Data to use:

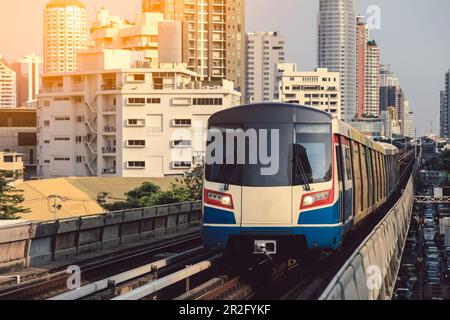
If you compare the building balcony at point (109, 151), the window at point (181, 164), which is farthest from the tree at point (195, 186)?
the building balcony at point (109, 151)

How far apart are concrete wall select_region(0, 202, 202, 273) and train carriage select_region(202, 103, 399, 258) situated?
3768 millimetres

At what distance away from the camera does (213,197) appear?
15641 mm

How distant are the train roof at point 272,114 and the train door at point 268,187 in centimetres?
42

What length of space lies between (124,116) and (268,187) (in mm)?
80948

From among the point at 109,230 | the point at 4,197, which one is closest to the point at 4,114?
the point at 4,197

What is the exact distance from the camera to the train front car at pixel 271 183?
1520 centimetres

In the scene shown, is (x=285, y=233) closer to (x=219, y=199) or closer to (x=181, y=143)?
(x=219, y=199)

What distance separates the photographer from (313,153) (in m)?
15.5

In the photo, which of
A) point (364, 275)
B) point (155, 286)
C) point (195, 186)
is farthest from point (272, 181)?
point (195, 186)

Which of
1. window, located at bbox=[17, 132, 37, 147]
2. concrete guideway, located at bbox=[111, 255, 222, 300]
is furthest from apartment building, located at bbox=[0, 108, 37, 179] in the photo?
concrete guideway, located at bbox=[111, 255, 222, 300]
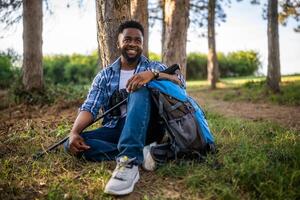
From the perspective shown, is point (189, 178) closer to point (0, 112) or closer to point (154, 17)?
point (0, 112)

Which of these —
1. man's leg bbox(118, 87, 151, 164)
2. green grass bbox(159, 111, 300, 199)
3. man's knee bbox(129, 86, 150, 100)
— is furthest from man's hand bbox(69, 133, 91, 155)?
green grass bbox(159, 111, 300, 199)

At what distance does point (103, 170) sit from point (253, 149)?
1.65m

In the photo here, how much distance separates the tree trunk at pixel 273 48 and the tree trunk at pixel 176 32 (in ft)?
17.3

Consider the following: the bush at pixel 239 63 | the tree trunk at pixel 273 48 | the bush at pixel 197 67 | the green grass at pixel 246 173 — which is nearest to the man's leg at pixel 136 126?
the green grass at pixel 246 173

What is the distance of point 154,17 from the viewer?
1638 cm

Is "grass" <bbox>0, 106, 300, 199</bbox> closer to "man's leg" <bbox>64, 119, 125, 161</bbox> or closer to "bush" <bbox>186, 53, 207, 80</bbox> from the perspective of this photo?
"man's leg" <bbox>64, 119, 125, 161</bbox>

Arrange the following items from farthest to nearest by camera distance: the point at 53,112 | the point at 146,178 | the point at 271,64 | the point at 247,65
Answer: the point at 247,65 → the point at 271,64 → the point at 53,112 → the point at 146,178

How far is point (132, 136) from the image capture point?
330cm

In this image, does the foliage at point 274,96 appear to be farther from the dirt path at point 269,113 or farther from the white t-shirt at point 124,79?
the white t-shirt at point 124,79

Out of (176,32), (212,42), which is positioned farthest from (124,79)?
(212,42)

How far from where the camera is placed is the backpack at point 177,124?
11.7 ft

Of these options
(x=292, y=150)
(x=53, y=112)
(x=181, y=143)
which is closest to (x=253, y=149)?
(x=292, y=150)

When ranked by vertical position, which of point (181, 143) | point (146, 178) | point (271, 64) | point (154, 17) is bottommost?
point (146, 178)

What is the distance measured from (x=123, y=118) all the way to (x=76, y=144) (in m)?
0.62
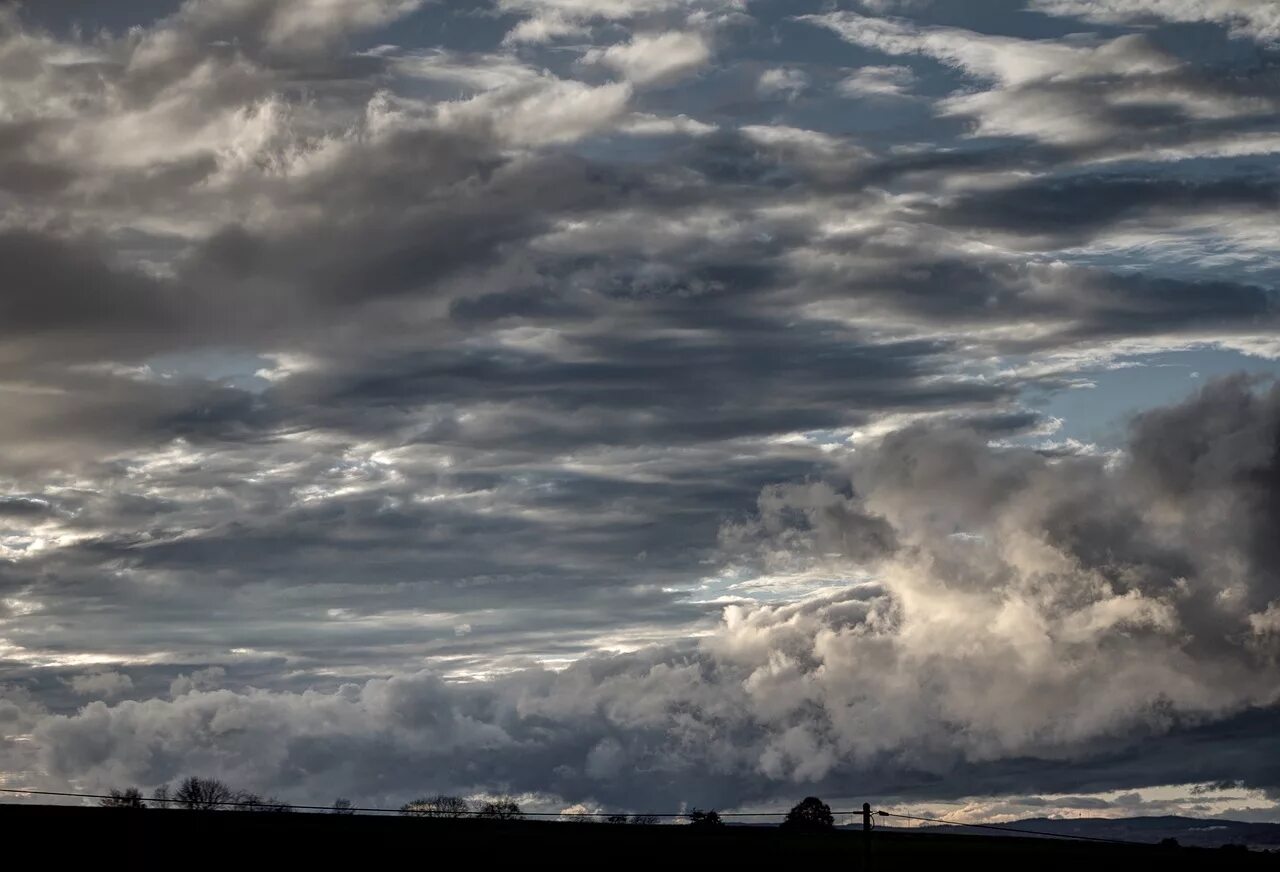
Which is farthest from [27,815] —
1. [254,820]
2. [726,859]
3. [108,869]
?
[726,859]

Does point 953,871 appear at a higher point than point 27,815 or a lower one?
lower

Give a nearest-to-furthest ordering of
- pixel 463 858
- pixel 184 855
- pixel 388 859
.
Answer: pixel 184 855, pixel 388 859, pixel 463 858

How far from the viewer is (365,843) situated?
457 ft

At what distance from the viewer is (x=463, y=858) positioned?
468 feet

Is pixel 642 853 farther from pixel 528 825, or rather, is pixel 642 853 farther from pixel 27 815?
pixel 27 815

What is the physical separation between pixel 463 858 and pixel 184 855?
105 ft

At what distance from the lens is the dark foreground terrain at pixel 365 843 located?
4377 inches

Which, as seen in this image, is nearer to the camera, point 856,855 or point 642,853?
point 642,853

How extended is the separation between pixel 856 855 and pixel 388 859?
76.4 meters

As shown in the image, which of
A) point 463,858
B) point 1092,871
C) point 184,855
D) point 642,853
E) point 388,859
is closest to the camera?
point 184,855

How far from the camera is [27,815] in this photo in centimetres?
11344

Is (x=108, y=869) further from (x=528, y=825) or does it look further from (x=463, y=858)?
(x=528, y=825)

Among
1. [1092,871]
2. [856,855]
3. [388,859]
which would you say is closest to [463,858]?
[388,859]

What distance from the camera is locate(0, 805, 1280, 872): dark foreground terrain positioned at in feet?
365
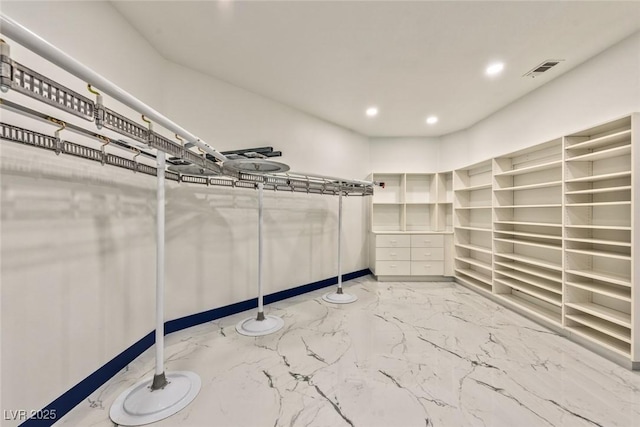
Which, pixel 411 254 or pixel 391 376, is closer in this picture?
pixel 391 376

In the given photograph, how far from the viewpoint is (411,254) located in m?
4.23

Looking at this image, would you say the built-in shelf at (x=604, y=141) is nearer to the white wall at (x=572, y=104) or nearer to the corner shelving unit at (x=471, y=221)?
the white wall at (x=572, y=104)

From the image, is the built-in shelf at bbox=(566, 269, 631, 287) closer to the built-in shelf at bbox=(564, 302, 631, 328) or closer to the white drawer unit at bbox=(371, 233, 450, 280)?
the built-in shelf at bbox=(564, 302, 631, 328)

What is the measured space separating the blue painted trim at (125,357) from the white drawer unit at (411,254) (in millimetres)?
1522

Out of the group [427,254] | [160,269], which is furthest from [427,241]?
[160,269]

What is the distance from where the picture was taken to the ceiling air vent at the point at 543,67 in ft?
7.94

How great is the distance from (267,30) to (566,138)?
302 centimetres

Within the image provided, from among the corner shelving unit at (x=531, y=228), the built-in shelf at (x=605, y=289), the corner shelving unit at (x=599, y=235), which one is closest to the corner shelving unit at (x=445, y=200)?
the corner shelving unit at (x=531, y=228)

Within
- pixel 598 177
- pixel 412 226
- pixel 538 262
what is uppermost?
pixel 598 177

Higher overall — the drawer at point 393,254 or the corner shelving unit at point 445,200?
the corner shelving unit at point 445,200

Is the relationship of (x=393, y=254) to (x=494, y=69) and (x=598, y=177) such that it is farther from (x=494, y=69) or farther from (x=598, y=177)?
(x=494, y=69)

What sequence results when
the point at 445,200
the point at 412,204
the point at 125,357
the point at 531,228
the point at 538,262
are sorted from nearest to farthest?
the point at 125,357, the point at 538,262, the point at 531,228, the point at 445,200, the point at 412,204

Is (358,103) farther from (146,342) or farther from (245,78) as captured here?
(146,342)

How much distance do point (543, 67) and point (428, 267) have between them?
3.04 meters
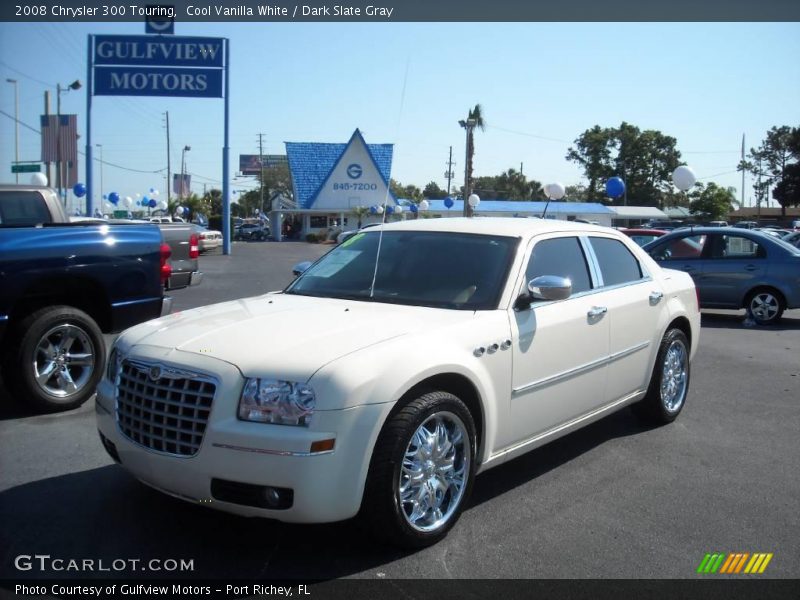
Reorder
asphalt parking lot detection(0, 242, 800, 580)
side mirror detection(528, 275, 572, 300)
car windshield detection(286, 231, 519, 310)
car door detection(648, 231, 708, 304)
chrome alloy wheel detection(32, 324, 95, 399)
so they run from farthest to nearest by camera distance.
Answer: car door detection(648, 231, 708, 304) < chrome alloy wheel detection(32, 324, 95, 399) < car windshield detection(286, 231, 519, 310) < side mirror detection(528, 275, 572, 300) < asphalt parking lot detection(0, 242, 800, 580)

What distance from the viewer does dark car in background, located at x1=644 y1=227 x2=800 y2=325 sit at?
38.4 feet

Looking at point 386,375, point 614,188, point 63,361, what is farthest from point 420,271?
point 614,188

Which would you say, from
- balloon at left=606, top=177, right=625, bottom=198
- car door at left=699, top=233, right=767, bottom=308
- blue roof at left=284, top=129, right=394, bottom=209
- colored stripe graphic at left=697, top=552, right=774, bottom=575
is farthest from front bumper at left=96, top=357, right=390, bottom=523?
blue roof at left=284, top=129, right=394, bottom=209

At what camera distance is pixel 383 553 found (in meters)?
3.60

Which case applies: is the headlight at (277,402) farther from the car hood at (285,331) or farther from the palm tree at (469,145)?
the palm tree at (469,145)

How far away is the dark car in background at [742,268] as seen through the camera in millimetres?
11703

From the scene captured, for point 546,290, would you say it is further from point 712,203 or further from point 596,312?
point 712,203

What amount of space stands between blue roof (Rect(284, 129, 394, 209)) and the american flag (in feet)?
71.1

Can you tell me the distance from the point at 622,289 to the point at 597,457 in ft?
4.00

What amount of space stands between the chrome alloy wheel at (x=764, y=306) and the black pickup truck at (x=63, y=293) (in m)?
9.30

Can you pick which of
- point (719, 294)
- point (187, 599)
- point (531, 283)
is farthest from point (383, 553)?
point (719, 294)

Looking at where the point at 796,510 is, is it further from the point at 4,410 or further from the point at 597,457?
the point at 4,410

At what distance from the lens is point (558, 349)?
4.52m

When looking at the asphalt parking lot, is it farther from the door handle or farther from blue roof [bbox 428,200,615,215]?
blue roof [bbox 428,200,615,215]
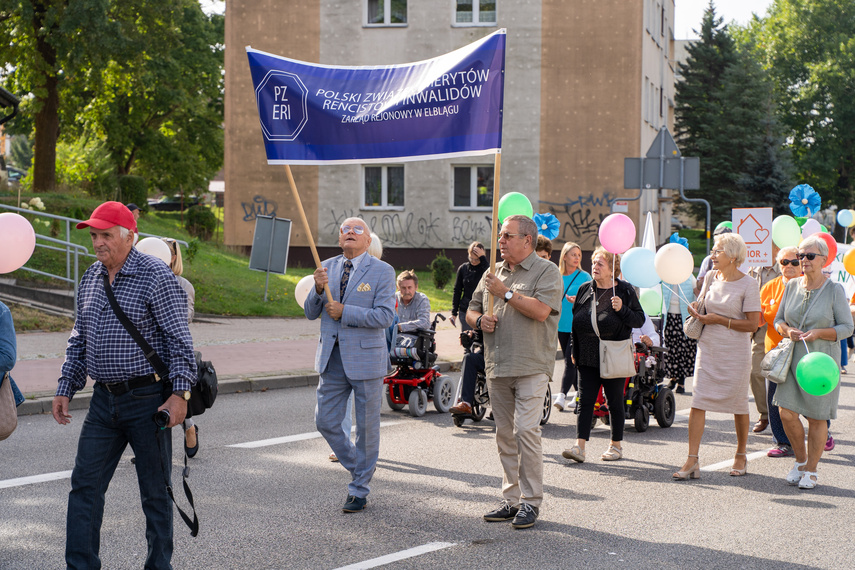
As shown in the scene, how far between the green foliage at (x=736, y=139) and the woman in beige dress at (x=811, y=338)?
1425 inches

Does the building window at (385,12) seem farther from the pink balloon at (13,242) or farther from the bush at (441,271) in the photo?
the pink balloon at (13,242)

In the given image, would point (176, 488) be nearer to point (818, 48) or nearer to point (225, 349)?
point (225, 349)

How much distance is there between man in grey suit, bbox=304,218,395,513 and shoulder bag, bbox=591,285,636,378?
7.24ft

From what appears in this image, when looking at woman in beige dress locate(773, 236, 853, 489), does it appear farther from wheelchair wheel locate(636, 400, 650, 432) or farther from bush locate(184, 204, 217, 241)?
bush locate(184, 204, 217, 241)

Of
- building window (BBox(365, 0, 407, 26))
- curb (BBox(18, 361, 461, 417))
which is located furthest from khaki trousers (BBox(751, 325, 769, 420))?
building window (BBox(365, 0, 407, 26))

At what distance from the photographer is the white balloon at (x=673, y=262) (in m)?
8.78

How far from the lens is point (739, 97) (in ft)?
145

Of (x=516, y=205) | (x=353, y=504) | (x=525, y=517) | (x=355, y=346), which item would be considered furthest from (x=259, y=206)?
(x=525, y=517)

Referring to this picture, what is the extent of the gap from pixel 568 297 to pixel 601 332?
1.88 meters

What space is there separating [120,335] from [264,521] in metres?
2.09

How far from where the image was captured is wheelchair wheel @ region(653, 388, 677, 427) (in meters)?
9.88

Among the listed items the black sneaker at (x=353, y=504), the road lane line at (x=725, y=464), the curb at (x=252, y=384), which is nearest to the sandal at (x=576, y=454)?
the road lane line at (x=725, y=464)

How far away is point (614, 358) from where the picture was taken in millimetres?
7953

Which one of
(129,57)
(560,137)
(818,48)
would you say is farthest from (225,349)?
(818,48)
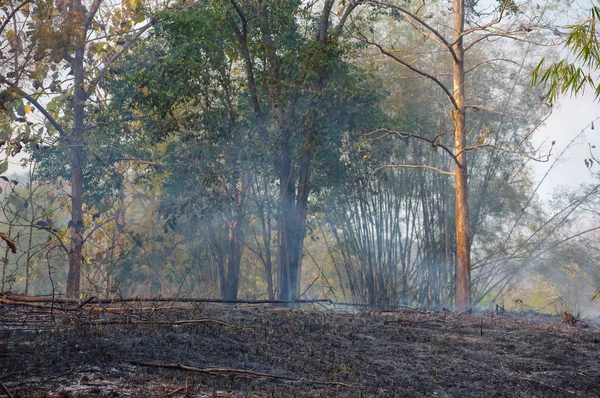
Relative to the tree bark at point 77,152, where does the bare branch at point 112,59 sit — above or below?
above

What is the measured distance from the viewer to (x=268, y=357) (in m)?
4.43

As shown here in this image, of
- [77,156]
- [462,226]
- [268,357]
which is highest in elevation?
[77,156]

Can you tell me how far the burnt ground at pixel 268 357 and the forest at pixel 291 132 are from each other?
302cm

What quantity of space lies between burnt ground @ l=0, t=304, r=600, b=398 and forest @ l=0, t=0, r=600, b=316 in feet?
9.91

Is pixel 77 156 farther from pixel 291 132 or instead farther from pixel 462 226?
pixel 462 226

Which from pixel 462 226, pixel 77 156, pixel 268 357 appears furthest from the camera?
pixel 77 156

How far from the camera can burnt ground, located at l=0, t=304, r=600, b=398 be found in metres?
3.50

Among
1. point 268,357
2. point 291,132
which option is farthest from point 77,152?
point 268,357

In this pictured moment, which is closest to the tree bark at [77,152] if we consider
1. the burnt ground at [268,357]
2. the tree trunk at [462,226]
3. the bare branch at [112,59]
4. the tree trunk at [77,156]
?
the tree trunk at [77,156]

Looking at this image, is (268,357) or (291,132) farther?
(291,132)

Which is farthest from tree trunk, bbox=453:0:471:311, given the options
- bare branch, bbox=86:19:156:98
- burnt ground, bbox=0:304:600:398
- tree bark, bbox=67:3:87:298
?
tree bark, bbox=67:3:87:298

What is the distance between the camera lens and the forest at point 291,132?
35.6ft

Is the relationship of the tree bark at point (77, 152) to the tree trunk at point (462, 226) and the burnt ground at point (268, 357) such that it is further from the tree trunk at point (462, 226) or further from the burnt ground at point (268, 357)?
the burnt ground at point (268, 357)

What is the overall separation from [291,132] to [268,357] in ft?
23.6
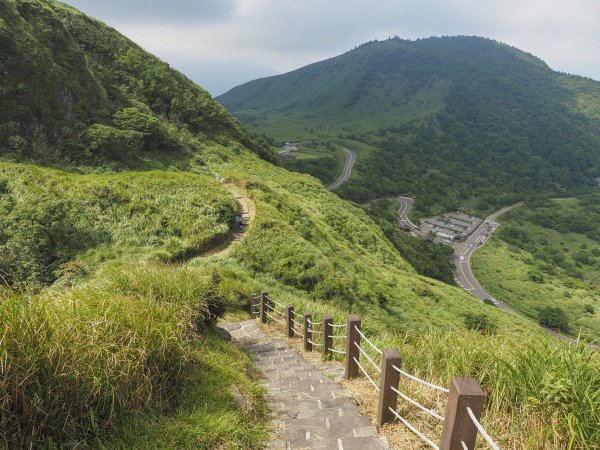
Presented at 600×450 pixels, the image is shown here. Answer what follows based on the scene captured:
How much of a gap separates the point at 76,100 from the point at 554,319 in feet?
276

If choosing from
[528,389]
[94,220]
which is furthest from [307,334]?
[94,220]

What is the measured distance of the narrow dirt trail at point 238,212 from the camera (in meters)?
19.1

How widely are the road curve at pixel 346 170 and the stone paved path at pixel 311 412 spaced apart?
4484 inches

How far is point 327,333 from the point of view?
7988 millimetres

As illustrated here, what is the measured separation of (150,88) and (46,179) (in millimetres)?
25845

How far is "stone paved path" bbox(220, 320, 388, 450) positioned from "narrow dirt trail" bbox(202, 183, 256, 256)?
11.4 m

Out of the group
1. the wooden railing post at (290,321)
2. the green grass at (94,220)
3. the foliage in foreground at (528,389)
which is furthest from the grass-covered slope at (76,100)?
the foliage in foreground at (528,389)

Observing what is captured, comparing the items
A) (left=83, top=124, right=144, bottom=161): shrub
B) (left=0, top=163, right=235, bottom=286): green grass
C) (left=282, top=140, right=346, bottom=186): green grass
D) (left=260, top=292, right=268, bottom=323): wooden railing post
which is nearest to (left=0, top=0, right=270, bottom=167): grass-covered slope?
(left=83, top=124, right=144, bottom=161): shrub

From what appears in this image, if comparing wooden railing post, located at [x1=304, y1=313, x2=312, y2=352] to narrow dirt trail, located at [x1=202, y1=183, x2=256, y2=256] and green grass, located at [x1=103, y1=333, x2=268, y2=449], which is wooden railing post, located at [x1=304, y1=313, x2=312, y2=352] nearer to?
green grass, located at [x1=103, y1=333, x2=268, y2=449]

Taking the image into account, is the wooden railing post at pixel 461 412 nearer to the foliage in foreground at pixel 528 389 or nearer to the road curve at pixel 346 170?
the foliage in foreground at pixel 528 389

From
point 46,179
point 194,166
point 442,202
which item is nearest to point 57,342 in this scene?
point 46,179

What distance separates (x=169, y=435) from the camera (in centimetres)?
396

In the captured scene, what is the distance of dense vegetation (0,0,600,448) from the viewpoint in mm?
3750

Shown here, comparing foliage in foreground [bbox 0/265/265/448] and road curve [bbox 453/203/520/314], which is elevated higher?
foliage in foreground [bbox 0/265/265/448]
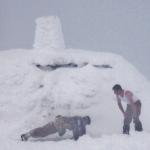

Exercise objective:
Reproduce the data from the line with "When ranked by" to the line with "76.4 meters", replacing "viewer" with "observer" and leaving everything else unchanged. Omit the pictures from your answer.

Answer for the task:
When ranked by vertical position, which of point (181, 143) | point (146, 178) | point (271, 64) | point (154, 17) is bottommost?
point (146, 178)

What is the distance measured from (x=123, y=118) all the way to (x=76, y=144) (in m)?
0.62
Which is farthest from [27,815] —
1. [254,820]
2. [726,859]
3. [108,869]
?
[726,859]

Does point 953,871 appear at a higher point than point 27,815 or a lower one?
lower

Give a nearest-to-furthest ordering of
- pixel 463 858
- pixel 184 855
- pixel 388 859
.
Answer: pixel 184 855, pixel 388 859, pixel 463 858

How far from the observer is (365,843) situated?
457 ft

At what distance from the observer is (x=463, y=858) positioned?
468 feet

Is pixel 642 853 farther from pixel 528 825, or rather, is pixel 642 853 farther from pixel 27 815?
pixel 27 815

What is the physical separation between pixel 463 858 and pixel 184 855?
105 ft

At what distance from the lens is the dark foreground terrain at pixel 365 843 located?
4377 inches

Which, as seen in this image, is nearer to the camera, point 856,855 or point 642,853?
point 642,853

How extended is the separation between pixel 856 855 and pixel 388 859?
76.4 meters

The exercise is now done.